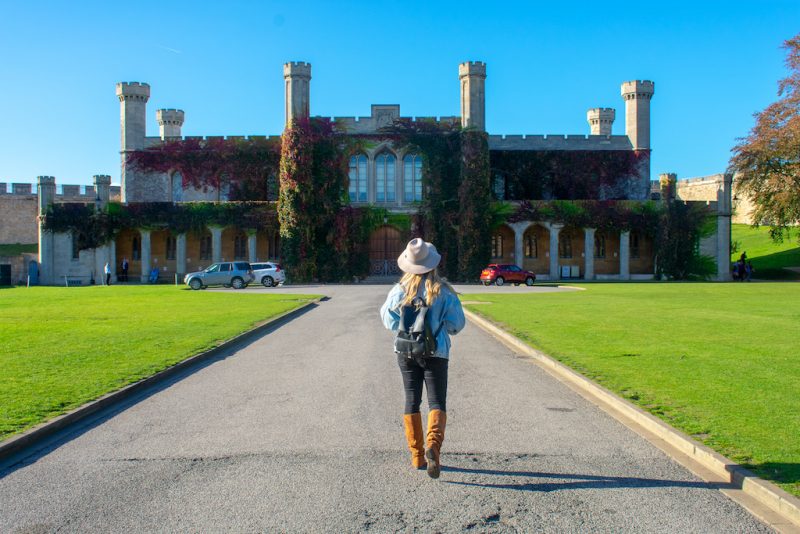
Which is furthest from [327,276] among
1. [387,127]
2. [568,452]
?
[568,452]

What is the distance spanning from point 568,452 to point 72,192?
74.2 metres

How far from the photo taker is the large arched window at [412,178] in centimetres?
5019

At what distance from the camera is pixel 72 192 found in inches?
2837

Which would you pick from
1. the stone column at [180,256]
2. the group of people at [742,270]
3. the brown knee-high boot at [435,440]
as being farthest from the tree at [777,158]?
the brown knee-high boot at [435,440]

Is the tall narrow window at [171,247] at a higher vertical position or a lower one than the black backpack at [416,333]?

■ DIRECTION
Please retype the data above word for word, leaving out the pictures.

■ OUTPUT OF THE EXERCISE
Which is furthest from [327,276] among
1. [387,127]
2. [568,452]
?
[568,452]

What is the distance spanning from point 568,452 to point 72,192?
74.2 metres

How far from the photo taker is the large arched window at [412,178] in centimetres?
5019

At what distance from the camera is pixel 72 192 found in inches?
2837

Which would you pick from
1. the stone column at [180,256]
2. the group of people at [742,270]
3. the brown knee-high boot at [435,440]
as being farthest from the tree at [777,158]?
the brown knee-high boot at [435,440]

Is the tall narrow window at [171,247] at a higher vertical position or a lower one than the black backpack at [416,333]?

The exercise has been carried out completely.